Celebrating at Arrington Vineyard
I read words written just a few days after moving and then 6 months in. So much has changed in so many ways this past year.
I think about why I chose to move here and the reasons I've given people when they ask why. It was time for a change. I needed to learn to be more dependent on God. I was tired of Illinois winters.
This, all this, is change. Though I can't tell you the specifics right now, more change is coming. Just as my move to Tennessee was a litmus test, this will be too.
I did learn to be more dependent on God and continue to do so. Everything that happened in the final days before my move was affirmation that Nashville was where I was supposed to be. While nothing turned out the way I thought it would, I still know that Nashville is exactly where I'm supposed to be.
What can I say about the weather here? I traded cold harsh winters for milder, very little snow ones. We may have more tornado warnings here but it's a fair trade.
Best of all, the friendships. Living in the same town as my best friend once again. The excitement in her daughter's voice when she sees me, shrieking "Leigh, Leigh!" which sounds more like "Whee! Whee!" Leigh=Fun. I like it.
Connecting with fellow Midwestern transplants and Southern mainstays. Finding my second home in Alabama. Growing my blog and finding new writing opportunities.
I have had to confront my weaknesses and leftover demons. My character has grown as I have forced myself to be vulnerable, something that doesn't come naturally to this Listener Counselor. I've had to face hard truths about my identity and work's role in my life, as I find myself becoming more of an introvert the longer I stay in social work.
I miss living by my family. I've hated missing out on annual gatherings, whether the 4th of July parade or the Pitchfork Music Festival. I don't like that I'm not getting to watch my dear friends' children grow up, that I settle for seeing them whenever I happen to be in town. I miss Caribou, Honey, and even Muldoons.

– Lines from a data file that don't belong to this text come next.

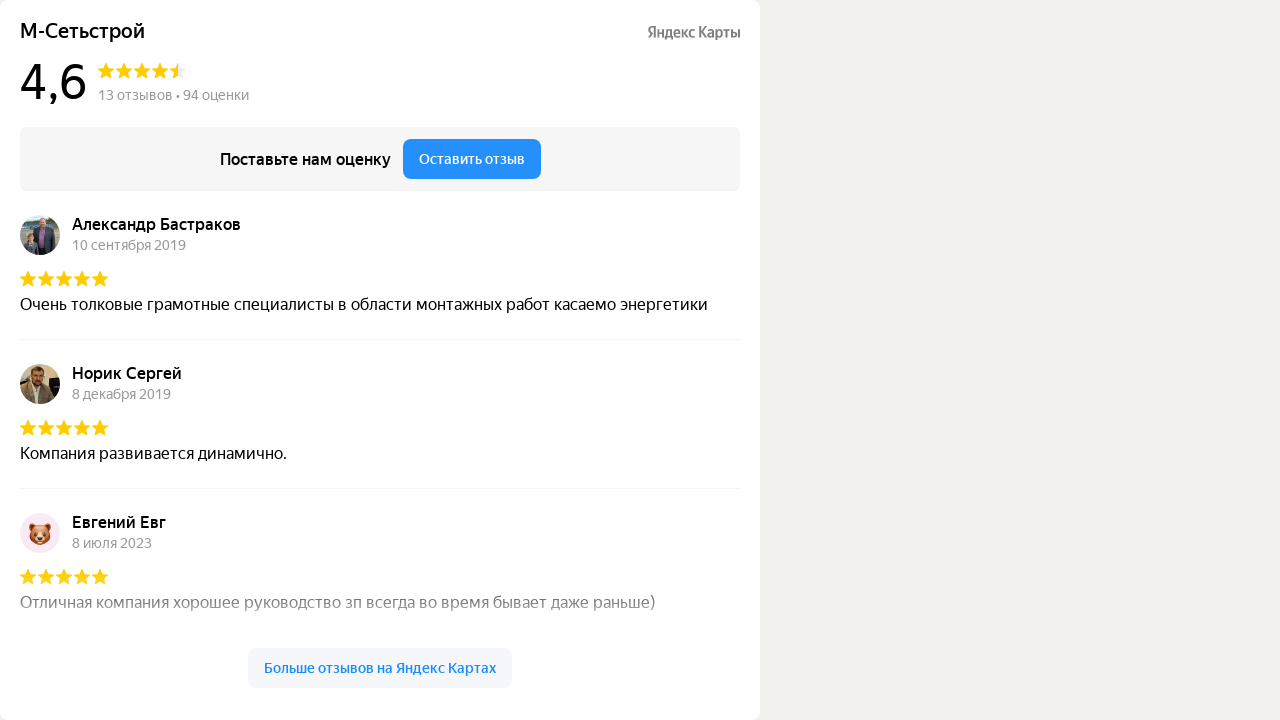

--- FILE ---
content_type: image/svg+xml
request_url: https://yastatic.net/s3/front-maps-static/maps-front-org-badge-api/22/out/assets/_/a53d90b8e3365aa721fcf6939fa3f81a.svg
body_size: 24
content:
<svg xmlns="http://www.w3.org/2000/svg" viewBox="0 0 12 12" width="12" height="12"><path fill="#FC0" fill-rule="evenodd" d="M6 .057a.479.479 0 0 0 -.435.292l-1.483 3.486 -3.61.296a.48.48 0 0 0 -.255.857L3.031 7.121l-.943 3.766a.48.48 0 0 0.715.527L6 9.427V.057z"/><path fill="#ededed" fill-rule="evenodd" d="M6 .057a.479.479 0 0 1 .435.292l1.483 3.486 3.61.296a.48.48 0 0 1 -.255.857L9.031 7.121l.943 3.766a.48.48 0 0 1-.715.527L6 9.427V.057z"/></svg>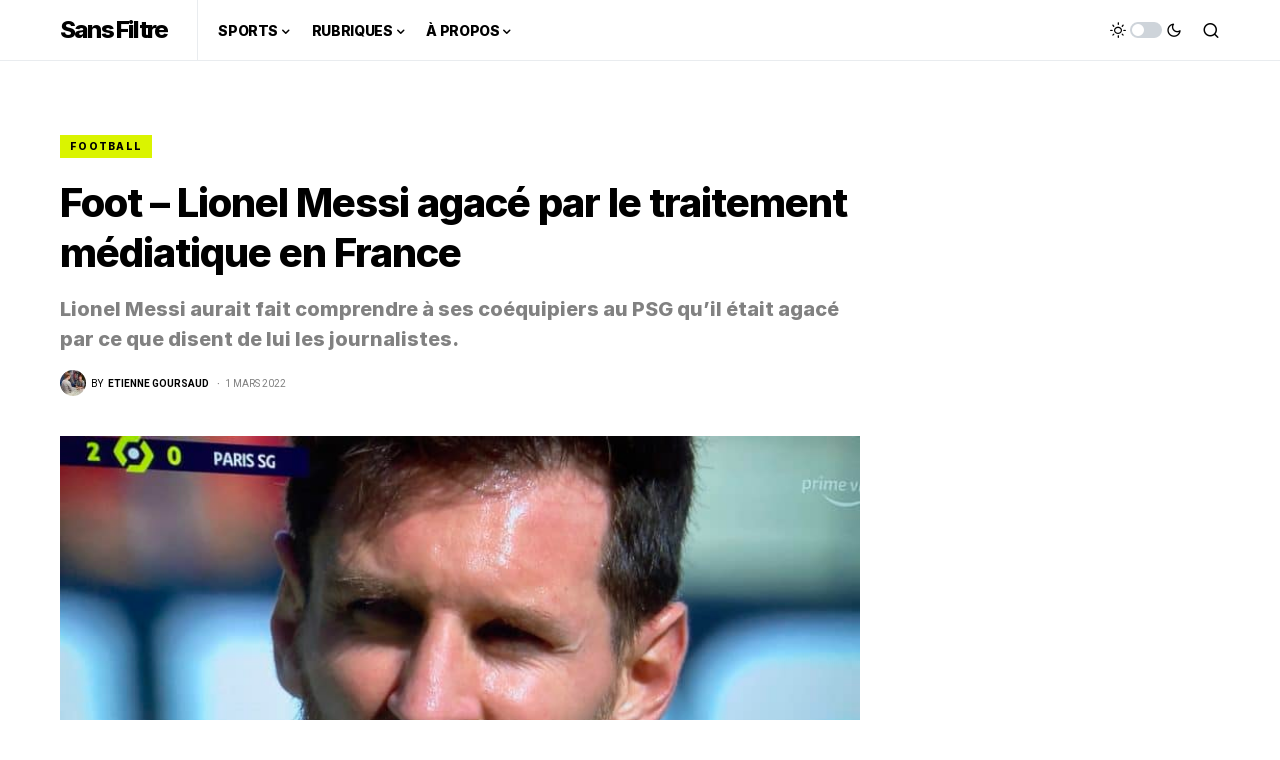

--- FILE ---
content_type: text/html; charset=utf-8
request_url: https://www.google.com/recaptcha/api2/aframe
body_size: 256
content:
<!DOCTYPE HTML><html><head><meta http-equiv="content-type" content="text/html; charset=UTF-8"></head><body><script nonce="lyOs8dedjq1JccR36keYzg">/** Anti-fraud and anti-abuse applications only. See google.com/recaptcha */ try{var clients={'sodar':'https://pagead2.googlesyndication.com/pagead/sodar?'};window.addEventListener("message",function(a){try{if(a.source===window.parent){var b=JSON.parse(a.data);var c=clients[b['id']];if(c){var d=document.createElement('img');d.src=c+b['params']+'&rc='+(localStorage.getItem("rc::a")?sessionStorage.getItem("rc::b"):"");window.document.body.appendChild(d);sessionStorage.setItem("rc::e",parseInt(sessionStorage.getItem("rc::e")||0)+1);localStorage.setItem("rc::h",'1768725091602');}}}catch(b){}});window.parent.postMessage("_grecaptcha_ready", "*");}catch(b){}</script></body></html>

I've been able to go to amazing shows and discover new artists that I love. I've found new restaurants to haunt and coffee shops to frequent. I've tried to get used to buying wine from a liquor store instead of picking up a bottle when I get groceries. I've only been lost a few times and I still don't understand the highway system.
But I know that Nashville is my home.
I don't know what will come next or how God will move. I know this though. It's sure to be a wild ride!